Basic statistical analysis of time series


Basic statistical analysis of time series

In this example, basic time series statistical analysis is demonstrated.


In [1]:
import numpy as np
from scipy import stats

import matplotlib.pyplot as plt
%matplotlib inline

import evapy

Generating a Gaussian stochastic signal

Lets start by generating a Gaussian time series signal. The duration is set to 3 hours and sampling rate is 10Hz.


In [2]:
t = np.arange(0., 3*3600., 0.1)

The signal will be generated using a rectangular power spectrum between 5 and 15 seconds of period. It is important to use sufficiently many discretizations to obtain a non-repeating approximation.


In [3]:
start_period = 15.
stop_period = 5.

discrete_size = 1000

In [4]:
amp_norm = stats.norm.rvs(size=discrete_size)
phase = stats.uniform.rvs(size=discrete_size)*2.*np.pi

signal_mean = 0.

In [5]:
freq = np.linspace(2.*np.pi*1./start_period, 2.*np.pi*1./stop_period, num=discrete_size)
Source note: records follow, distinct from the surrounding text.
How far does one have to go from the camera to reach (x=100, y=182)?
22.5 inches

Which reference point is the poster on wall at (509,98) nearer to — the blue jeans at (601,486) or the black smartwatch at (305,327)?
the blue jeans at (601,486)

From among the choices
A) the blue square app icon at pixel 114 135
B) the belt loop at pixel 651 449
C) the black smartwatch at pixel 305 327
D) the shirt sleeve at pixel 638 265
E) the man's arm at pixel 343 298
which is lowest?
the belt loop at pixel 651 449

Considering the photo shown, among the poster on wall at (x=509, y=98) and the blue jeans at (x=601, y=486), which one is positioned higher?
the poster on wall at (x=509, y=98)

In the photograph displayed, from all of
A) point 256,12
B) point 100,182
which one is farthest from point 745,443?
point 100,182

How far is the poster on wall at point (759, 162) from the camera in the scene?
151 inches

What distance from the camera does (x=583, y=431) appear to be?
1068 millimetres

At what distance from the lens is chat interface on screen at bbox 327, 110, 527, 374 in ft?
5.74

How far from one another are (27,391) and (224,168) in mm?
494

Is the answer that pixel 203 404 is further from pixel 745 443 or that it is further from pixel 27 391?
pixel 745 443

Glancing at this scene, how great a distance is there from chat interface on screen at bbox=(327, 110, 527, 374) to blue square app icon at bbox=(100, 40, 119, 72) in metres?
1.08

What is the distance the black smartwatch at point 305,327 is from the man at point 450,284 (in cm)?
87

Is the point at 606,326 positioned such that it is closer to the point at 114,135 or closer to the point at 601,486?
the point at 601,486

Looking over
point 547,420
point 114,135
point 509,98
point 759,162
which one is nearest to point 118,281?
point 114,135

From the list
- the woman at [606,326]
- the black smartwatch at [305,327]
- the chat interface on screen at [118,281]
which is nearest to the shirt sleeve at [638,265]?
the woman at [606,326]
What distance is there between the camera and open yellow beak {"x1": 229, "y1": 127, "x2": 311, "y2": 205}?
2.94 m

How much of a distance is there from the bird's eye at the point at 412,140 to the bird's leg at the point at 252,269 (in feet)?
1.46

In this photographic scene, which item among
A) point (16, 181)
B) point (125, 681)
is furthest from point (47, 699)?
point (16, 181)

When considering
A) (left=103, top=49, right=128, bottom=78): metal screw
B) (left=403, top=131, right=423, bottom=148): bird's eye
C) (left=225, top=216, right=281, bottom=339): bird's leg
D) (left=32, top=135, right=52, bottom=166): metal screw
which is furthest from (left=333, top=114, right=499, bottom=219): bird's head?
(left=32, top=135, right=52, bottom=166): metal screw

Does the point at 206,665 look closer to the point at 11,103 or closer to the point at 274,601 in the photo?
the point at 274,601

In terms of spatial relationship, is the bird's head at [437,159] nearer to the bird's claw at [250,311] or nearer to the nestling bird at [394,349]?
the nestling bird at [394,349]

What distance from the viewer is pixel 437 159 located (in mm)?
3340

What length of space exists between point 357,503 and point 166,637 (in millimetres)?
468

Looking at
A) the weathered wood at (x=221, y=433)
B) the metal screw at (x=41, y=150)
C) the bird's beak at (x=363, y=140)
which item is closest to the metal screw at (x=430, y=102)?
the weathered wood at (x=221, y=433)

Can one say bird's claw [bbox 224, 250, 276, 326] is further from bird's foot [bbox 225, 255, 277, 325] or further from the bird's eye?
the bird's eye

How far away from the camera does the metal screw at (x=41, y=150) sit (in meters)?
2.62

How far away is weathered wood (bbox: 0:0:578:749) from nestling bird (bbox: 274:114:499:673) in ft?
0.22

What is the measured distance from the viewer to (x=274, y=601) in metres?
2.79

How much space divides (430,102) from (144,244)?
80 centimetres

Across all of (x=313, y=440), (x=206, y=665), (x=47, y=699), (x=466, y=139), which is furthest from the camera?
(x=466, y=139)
Generating the signal by super-positioning a large number of cosine functions with stochastic amplitudes and phases.


In [6]:
signal = np.zeros(len(t)) + signal_mean

for i, freq_i in enumerate(freq):
    signal = signal + amp_norm[i]*np.cos(freq_i*t + phase[i])

In [7]:
plt.figure('Snapshot of signal', figsize=(16,9))
plt.title('Snapshot of the signal')
plt.plot(t[1500:2000], signal[1500:2000])
plt.xlabel('Time [s]')
plt.ylabel('Amplitude')
plt.grid()
plt.show()


Statistical analysis of the signal

Lets see if the signal resambles a Guassian signal with zero mean.


In [10]:
descr_stats = stats.describe(signal)

print('mean: {}'.format(descr_stats.mean))
print('std: {}'.format(np.sqrt(descr_stats.variance)))
print('skewness: {}'.format(descr_stats.skewness))


mean: -0.0003558229724597345
std: 22.36264071482929
skewness: 0.001286657211675139

Estimate the normal distribution paramters from data and plot the normal pdf with the histogram for data.


In [11]:
params = stats.norm.fit(signal)
signal_dist = stats.norm(*params)

In [12]:
x = np.linspace(-100, 100, num=200)

In [14]:
plt.figure('Signal histogram', figsize=(16,9))
plt.title('Signal histogram and Normal PDF')
plt.plot(x, signal_dist.pdf(x), color='r')
plt.hist(signal, bins=50, density=True)
plt.show()


It is clear that the signal is indeed Gaussian!

Extreme value analysis

Finding the peaks

evapy package provides robust and fast methods to identify upcrossings and peaks. The declustered peaks refer to the largest peak per upcrossing. hus, for a narrow-banded signal, all peaks are declustered. In this example, declustering will occur for mean-upcrossing.


In [15]:
peak_index = evapy.evstats.argrelmax(signal)
peak = signal[peak_index]

peak_dc_index = evapy.evstats.argrelmax_decluster(signal, x_up=np.mean(signal))
peak_dc = signal[peak_dc_index]

In [16]:
plt.figure('Finding the peaks', figsize=(16,9))
plt.title('Finding the peaks')
plt.plot(t, signal, 'k-', label='signal')
plt.plot(t[peak_dc_index], peak_dc, 'r^', markersize=12, label='peak declustered')
plt.plot(t[peak_index], peak, 'bo', label='peak')
plt.xlabel('Time [s]')
plt.ylabel('Amplitude')
plt.xlim(100,200)
plt.grid()
plt.legend()
plt.show()


Counting upcrossings

Lets find the number of upcrossings for different levels using the evapy package.


In [17]:
uc_0 = evapy.evstats.argupcross(signal, x_up=np.mean(signal))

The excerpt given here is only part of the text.